I'm going through trying to create an app that will populate a database over time with information from our website. I'm doing this with Cloud Code on a Parse server over at back4app.com. I have the following code set up, and the problem is it won't scrape the data from the table. I've inspected the element, and am confident that I have it chosen correctly, but any help would be greatly appreciated. The code runs, but the log returns an empty array and nothing gets added
const axios = require('axios');
const { JSDOM } = require('jsdom');
const https = require('https');
// Create an instance of https agent with rejectUnauthorized set to false
const agent = new https.Agent({
rejectUnauthorized: false
});
async function fetchHTMLContent(url) {
const response = await axios.get(url, { httpsAgent: agent });
return response.data;
}
Parse.Cloud.job("fetchAndStoreJobListings", async (request) => {
const htmlContent = await fetchHTMLContent("https://www.pepperdine.edu/spiritual-life/church-relations/resources/jobs/openings.htm");
// Create a virtual DOM from the HTML content
const { document } = new JSDOM(htmlContent).window;
// Log the HTML content to inspect its structure
console.log("HTML Content:", htmlContent);
// Find the table based on its structure or attributes
const table = document.evaluate('//*[@id="pbl_sched"]', document, null, XPathResult.FIRST_ORDERED_NODE_TYPE, null).singleNodeValue;
console.log("Table:", table);
// Find the table rows
const rows = table ? table.querySelectorAll("tr") : [];
console.log("Rows:", rows); console.log("Table:", table);
// Find the table rows
// Initialize an array to store the job listings
const jobListings = [];
// Iterate over each row in the table (skipping the header row)

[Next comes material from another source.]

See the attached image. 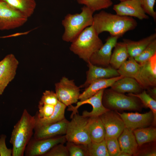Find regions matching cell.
Wrapping results in <instances>:
<instances>
[{"instance_id": "cell-1", "label": "cell", "mask_w": 156, "mask_h": 156, "mask_svg": "<svg viewBox=\"0 0 156 156\" xmlns=\"http://www.w3.org/2000/svg\"><path fill=\"white\" fill-rule=\"evenodd\" d=\"M93 17L92 25L98 35L107 31L111 36L120 38L137 25L136 21L131 17L113 14L104 11L95 14Z\"/></svg>"}, {"instance_id": "cell-2", "label": "cell", "mask_w": 156, "mask_h": 156, "mask_svg": "<svg viewBox=\"0 0 156 156\" xmlns=\"http://www.w3.org/2000/svg\"><path fill=\"white\" fill-rule=\"evenodd\" d=\"M36 125L35 116L25 109L14 125L10 142L12 145V156H23L26 147L32 137Z\"/></svg>"}, {"instance_id": "cell-3", "label": "cell", "mask_w": 156, "mask_h": 156, "mask_svg": "<svg viewBox=\"0 0 156 156\" xmlns=\"http://www.w3.org/2000/svg\"><path fill=\"white\" fill-rule=\"evenodd\" d=\"M71 42L70 50L88 63L93 54L103 45L92 25L85 28Z\"/></svg>"}, {"instance_id": "cell-4", "label": "cell", "mask_w": 156, "mask_h": 156, "mask_svg": "<svg viewBox=\"0 0 156 156\" xmlns=\"http://www.w3.org/2000/svg\"><path fill=\"white\" fill-rule=\"evenodd\" d=\"M81 10L79 14H68L62 20L64 31L62 38L64 41L72 42L85 28L92 25L94 12L85 5Z\"/></svg>"}, {"instance_id": "cell-5", "label": "cell", "mask_w": 156, "mask_h": 156, "mask_svg": "<svg viewBox=\"0 0 156 156\" xmlns=\"http://www.w3.org/2000/svg\"><path fill=\"white\" fill-rule=\"evenodd\" d=\"M71 119L67 124L65 135L66 141L87 145L91 142L88 130L89 117L80 115L77 113Z\"/></svg>"}, {"instance_id": "cell-6", "label": "cell", "mask_w": 156, "mask_h": 156, "mask_svg": "<svg viewBox=\"0 0 156 156\" xmlns=\"http://www.w3.org/2000/svg\"><path fill=\"white\" fill-rule=\"evenodd\" d=\"M28 18L5 2L0 1V30L19 27L24 24Z\"/></svg>"}, {"instance_id": "cell-7", "label": "cell", "mask_w": 156, "mask_h": 156, "mask_svg": "<svg viewBox=\"0 0 156 156\" xmlns=\"http://www.w3.org/2000/svg\"><path fill=\"white\" fill-rule=\"evenodd\" d=\"M55 93L59 101L66 107L76 103L79 99L80 87L76 86L74 80L64 77L55 84Z\"/></svg>"}, {"instance_id": "cell-8", "label": "cell", "mask_w": 156, "mask_h": 156, "mask_svg": "<svg viewBox=\"0 0 156 156\" xmlns=\"http://www.w3.org/2000/svg\"><path fill=\"white\" fill-rule=\"evenodd\" d=\"M104 93L105 103L110 108L118 109L134 110L139 107L136 97L127 96L111 89L105 92L104 90Z\"/></svg>"}, {"instance_id": "cell-9", "label": "cell", "mask_w": 156, "mask_h": 156, "mask_svg": "<svg viewBox=\"0 0 156 156\" xmlns=\"http://www.w3.org/2000/svg\"><path fill=\"white\" fill-rule=\"evenodd\" d=\"M66 141L65 135L40 139L33 137L27 144L24 154L26 156H42L55 145Z\"/></svg>"}, {"instance_id": "cell-10", "label": "cell", "mask_w": 156, "mask_h": 156, "mask_svg": "<svg viewBox=\"0 0 156 156\" xmlns=\"http://www.w3.org/2000/svg\"><path fill=\"white\" fill-rule=\"evenodd\" d=\"M104 90L103 89L99 90L94 95L85 100L78 101L75 106H73L72 105L69 106L68 110L72 112L70 118H71L74 115L78 113V109L80 106L86 104L91 105L92 107V109L90 112L84 111L82 116L85 117L99 116L109 111V109L104 106L102 103L103 96Z\"/></svg>"}, {"instance_id": "cell-11", "label": "cell", "mask_w": 156, "mask_h": 156, "mask_svg": "<svg viewBox=\"0 0 156 156\" xmlns=\"http://www.w3.org/2000/svg\"><path fill=\"white\" fill-rule=\"evenodd\" d=\"M0 64V95L14 78L19 64V62L14 55L10 54L2 60Z\"/></svg>"}, {"instance_id": "cell-12", "label": "cell", "mask_w": 156, "mask_h": 156, "mask_svg": "<svg viewBox=\"0 0 156 156\" xmlns=\"http://www.w3.org/2000/svg\"><path fill=\"white\" fill-rule=\"evenodd\" d=\"M99 117L105 129V139L118 138L125 127L124 122L120 116L109 110Z\"/></svg>"}, {"instance_id": "cell-13", "label": "cell", "mask_w": 156, "mask_h": 156, "mask_svg": "<svg viewBox=\"0 0 156 156\" xmlns=\"http://www.w3.org/2000/svg\"><path fill=\"white\" fill-rule=\"evenodd\" d=\"M113 9L116 14L121 16L134 17L142 20L149 16L142 7V0H127L114 5Z\"/></svg>"}, {"instance_id": "cell-14", "label": "cell", "mask_w": 156, "mask_h": 156, "mask_svg": "<svg viewBox=\"0 0 156 156\" xmlns=\"http://www.w3.org/2000/svg\"><path fill=\"white\" fill-rule=\"evenodd\" d=\"M136 81L143 89L156 86V54L144 63L140 64L139 75Z\"/></svg>"}, {"instance_id": "cell-15", "label": "cell", "mask_w": 156, "mask_h": 156, "mask_svg": "<svg viewBox=\"0 0 156 156\" xmlns=\"http://www.w3.org/2000/svg\"><path fill=\"white\" fill-rule=\"evenodd\" d=\"M118 36L108 37L105 43L90 57L89 62L98 66H109L112 54V51L117 42Z\"/></svg>"}, {"instance_id": "cell-16", "label": "cell", "mask_w": 156, "mask_h": 156, "mask_svg": "<svg viewBox=\"0 0 156 156\" xmlns=\"http://www.w3.org/2000/svg\"><path fill=\"white\" fill-rule=\"evenodd\" d=\"M68 121L65 118L56 122L36 125L33 137L36 139H40L65 134Z\"/></svg>"}, {"instance_id": "cell-17", "label": "cell", "mask_w": 156, "mask_h": 156, "mask_svg": "<svg viewBox=\"0 0 156 156\" xmlns=\"http://www.w3.org/2000/svg\"><path fill=\"white\" fill-rule=\"evenodd\" d=\"M123 120L125 127L133 130L138 128L147 126L153 120V115L152 111L144 114L138 113L117 112Z\"/></svg>"}, {"instance_id": "cell-18", "label": "cell", "mask_w": 156, "mask_h": 156, "mask_svg": "<svg viewBox=\"0 0 156 156\" xmlns=\"http://www.w3.org/2000/svg\"><path fill=\"white\" fill-rule=\"evenodd\" d=\"M88 64L89 69L86 72V79L80 88H86L92 82L98 79L110 78L120 76L117 70L112 67H100L94 65L90 62Z\"/></svg>"}, {"instance_id": "cell-19", "label": "cell", "mask_w": 156, "mask_h": 156, "mask_svg": "<svg viewBox=\"0 0 156 156\" xmlns=\"http://www.w3.org/2000/svg\"><path fill=\"white\" fill-rule=\"evenodd\" d=\"M123 77L120 75L110 78L99 79L93 81L80 94L79 99L81 101H83L90 97L99 90L111 87L115 81Z\"/></svg>"}, {"instance_id": "cell-20", "label": "cell", "mask_w": 156, "mask_h": 156, "mask_svg": "<svg viewBox=\"0 0 156 156\" xmlns=\"http://www.w3.org/2000/svg\"><path fill=\"white\" fill-rule=\"evenodd\" d=\"M111 89L116 92L123 93L126 92L138 94L143 89L135 79L123 77L115 81L111 86Z\"/></svg>"}, {"instance_id": "cell-21", "label": "cell", "mask_w": 156, "mask_h": 156, "mask_svg": "<svg viewBox=\"0 0 156 156\" xmlns=\"http://www.w3.org/2000/svg\"><path fill=\"white\" fill-rule=\"evenodd\" d=\"M118 141L121 151L131 155L136 153L138 145L133 130L125 127Z\"/></svg>"}, {"instance_id": "cell-22", "label": "cell", "mask_w": 156, "mask_h": 156, "mask_svg": "<svg viewBox=\"0 0 156 156\" xmlns=\"http://www.w3.org/2000/svg\"><path fill=\"white\" fill-rule=\"evenodd\" d=\"M156 39V33L152 34L138 41L124 39L129 56L134 58L139 55L154 40Z\"/></svg>"}, {"instance_id": "cell-23", "label": "cell", "mask_w": 156, "mask_h": 156, "mask_svg": "<svg viewBox=\"0 0 156 156\" xmlns=\"http://www.w3.org/2000/svg\"><path fill=\"white\" fill-rule=\"evenodd\" d=\"M88 130L91 141L100 142L105 140V130L99 116L89 117Z\"/></svg>"}, {"instance_id": "cell-24", "label": "cell", "mask_w": 156, "mask_h": 156, "mask_svg": "<svg viewBox=\"0 0 156 156\" xmlns=\"http://www.w3.org/2000/svg\"><path fill=\"white\" fill-rule=\"evenodd\" d=\"M114 48L109 64L111 67L118 70L129 56L126 45L124 42H117Z\"/></svg>"}, {"instance_id": "cell-25", "label": "cell", "mask_w": 156, "mask_h": 156, "mask_svg": "<svg viewBox=\"0 0 156 156\" xmlns=\"http://www.w3.org/2000/svg\"><path fill=\"white\" fill-rule=\"evenodd\" d=\"M19 11L27 18L34 13L36 6V0H0Z\"/></svg>"}, {"instance_id": "cell-26", "label": "cell", "mask_w": 156, "mask_h": 156, "mask_svg": "<svg viewBox=\"0 0 156 156\" xmlns=\"http://www.w3.org/2000/svg\"><path fill=\"white\" fill-rule=\"evenodd\" d=\"M117 70L120 75L133 78L136 80L139 75L140 64L133 57L129 56Z\"/></svg>"}, {"instance_id": "cell-27", "label": "cell", "mask_w": 156, "mask_h": 156, "mask_svg": "<svg viewBox=\"0 0 156 156\" xmlns=\"http://www.w3.org/2000/svg\"><path fill=\"white\" fill-rule=\"evenodd\" d=\"M66 106L58 101L55 106L54 112L52 114L48 117L39 118L35 116L36 125H41L56 122L65 118V112Z\"/></svg>"}, {"instance_id": "cell-28", "label": "cell", "mask_w": 156, "mask_h": 156, "mask_svg": "<svg viewBox=\"0 0 156 156\" xmlns=\"http://www.w3.org/2000/svg\"><path fill=\"white\" fill-rule=\"evenodd\" d=\"M138 145L155 141L156 138V129L153 127L138 128L133 130Z\"/></svg>"}, {"instance_id": "cell-29", "label": "cell", "mask_w": 156, "mask_h": 156, "mask_svg": "<svg viewBox=\"0 0 156 156\" xmlns=\"http://www.w3.org/2000/svg\"><path fill=\"white\" fill-rule=\"evenodd\" d=\"M86 146L88 156H109L105 140L100 142L91 141Z\"/></svg>"}, {"instance_id": "cell-30", "label": "cell", "mask_w": 156, "mask_h": 156, "mask_svg": "<svg viewBox=\"0 0 156 156\" xmlns=\"http://www.w3.org/2000/svg\"><path fill=\"white\" fill-rule=\"evenodd\" d=\"M128 95L134 96L140 99L146 107L151 109L153 115V121L154 123L156 121V101L146 91L138 94L129 93Z\"/></svg>"}, {"instance_id": "cell-31", "label": "cell", "mask_w": 156, "mask_h": 156, "mask_svg": "<svg viewBox=\"0 0 156 156\" xmlns=\"http://www.w3.org/2000/svg\"><path fill=\"white\" fill-rule=\"evenodd\" d=\"M77 3L84 5L94 12L107 8L113 4L111 0H77Z\"/></svg>"}, {"instance_id": "cell-32", "label": "cell", "mask_w": 156, "mask_h": 156, "mask_svg": "<svg viewBox=\"0 0 156 156\" xmlns=\"http://www.w3.org/2000/svg\"><path fill=\"white\" fill-rule=\"evenodd\" d=\"M156 54V39L153 41L139 55L134 58L139 64H142Z\"/></svg>"}, {"instance_id": "cell-33", "label": "cell", "mask_w": 156, "mask_h": 156, "mask_svg": "<svg viewBox=\"0 0 156 156\" xmlns=\"http://www.w3.org/2000/svg\"><path fill=\"white\" fill-rule=\"evenodd\" d=\"M70 156H88L86 145L67 142L66 146Z\"/></svg>"}, {"instance_id": "cell-34", "label": "cell", "mask_w": 156, "mask_h": 156, "mask_svg": "<svg viewBox=\"0 0 156 156\" xmlns=\"http://www.w3.org/2000/svg\"><path fill=\"white\" fill-rule=\"evenodd\" d=\"M105 140L109 155L118 156L121 151L118 138H111Z\"/></svg>"}, {"instance_id": "cell-35", "label": "cell", "mask_w": 156, "mask_h": 156, "mask_svg": "<svg viewBox=\"0 0 156 156\" xmlns=\"http://www.w3.org/2000/svg\"><path fill=\"white\" fill-rule=\"evenodd\" d=\"M58 100L55 92L52 91L45 90L39 103V105L49 104L55 106Z\"/></svg>"}, {"instance_id": "cell-36", "label": "cell", "mask_w": 156, "mask_h": 156, "mask_svg": "<svg viewBox=\"0 0 156 156\" xmlns=\"http://www.w3.org/2000/svg\"><path fill=\"white\" fill-rule=\"evenodd\" d=\"M64 143L58 144L51 149L42 156H68V151Z\"/></svg>"}, {"instance_id": "cell-37", "label": "cell", "mask_w": 156, "mask_h": 156, "mask_svg": "<svg viewBox=\"0 0 156 156\" xmlns=\"http://www.w3.org/2000/svg\"><path fill=\"white\" fill-rule=\"evenodd\" d=\"M55 106L46 104L39 105L38 111L35 116L39 118H44L49 117L53 113Z\"/></svg>"}, {"instance_id": "cell-38", "label": "cell", "mask_w": 156, "mask_h": 156, "mask_svg": "<svg viewBox=\"0 0 156 156\" xmlns=\"http://www.w3.org/2000/svg\"><path fill=\"white\" fill-rule=\"evenodd\" d=\"M142 7L146 13L151 16L155 21L156 12L154 9L155 0H142Z\"/></svg>"}, {"instance_id": "cell-39", "label": "cell", "mask_w": 156, "mask_h": 156, "mask_svg": "<svg viewBox=\"0 0 156 156\" xmlns=\"http://www.w3.org/2000/svg\"><path fill=\"white\" fill-rule=\"evenodd\" d=\"M6 136L2 134L0 136V156H11L12 149L8 148L6 145L5 140Z\"/></svg>"}, {"instance_id": "cell-40", "label": "cell", "mask_w": 156, "mask_h": 156, "mask_svg": "<svg viewBox=\"0 0 156 156\" xmlns=\"http://www.w3.org/2000/svg\"><path fill=\"white\" fill-rule=\"evenodd\" d=\"M147 89L152 96L151 97L154 99H155L156 96V88L155 86L153 88H150L149 87Z\"/></svg>"}, {"instance_id": "cell-41", "label": "cell", "mask_w": 156, "mask_h": 156, "mask_svg": "<svg viewBox=\"0 0 156 156\" xmlns=\"http://www.w3.org/2000/svg\"><path fill=\"white\" fill-rule=\"evenodd\" d=\"M144 155L145 156H155L156 155V153L155 151H152L147 153Z\"/></svg>"}, {"instance_id": "cell-42", "label": "cell", "mask_w": 156, "mask_h": 156, "mask_svg": "<svg viewBox=\"0 0 156 156\" xmlns=\"http://www.w3.org/2000/svg\"><path fill=\"white\" fill-rule=\"evenodd\" d=\"M131 155L125 152L121 151L118 156H129Z\"/></svg>"}, {"instance_id": "cell-43", "label": "cell", "mask_w": 156, "mask_h": 156, "mask_svg": "<svg viewBox=\"0 0 156 156\" xmlns=\"http://www.w3.org/2000/svg\"><path fill=\"white\" fill-rule=\"evenodd\" d=\"M118 0L120 1V2H122V1H126L127 0Z\"/></svg>"}, {"instance_id": "cell-44", "label": "cell", "mask_w": 156, "mask_h": 156, "mask_svg": "<svg viewBox=\"0 0 156 156\" xmlns=\"http://www.w3.org/2000/svg\"><path fill=\"white\" fill-rule=\"evenodd\" d=\"M1 62H2V60H1V61H0V64H1Z\"/></svg>"}]
</instances>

rows.forEach((row, index) => {
if (index === 0) return; // Skip header row
const columns = row.querySelectorAll("td");
// Extract the text from each column
const contactName = columns[1].textContent.trim();
const contactNumber = columns[2].textContent.trim();
const description = columns[3].textContent.trim();
const churchSite = columns[4].textContent.trim();
const salary = columns[5].textContent.trim();
const address = columns[6].textContent.trim();
const city = columns[7].textContent.trim();
const state = columns[8].textContent.trim();
const zip = columns[9].textContent.trim();
// Create a job listing object and add it to the array
const jobListing = {
ContactName: contactName,
ContactNumber: contactNumber,
Description: description,
ChurchSite: churchSite,
Salary: salary,
Address: address,
City: city,
State: state,
Zip: zip
};
jobListings.push(jobListing);
console.log("Extracted Job Listing:", jobListing);
});
console.log("Job listings count:", jobListings.length);
// Store the job listings to the Parse class 'JobListings'
const JobListings = Parse.Object.extend("JobListings");
try {
await Promise.all(jobListings.map(async (listing) => {
const jobListing = new JobListings();
jobListing.set(listing);
await jobListing.save();
}));
console.log("Job listings saved successfully");
} catch (error) {
console.error("Error saving job listings:", error);
}
});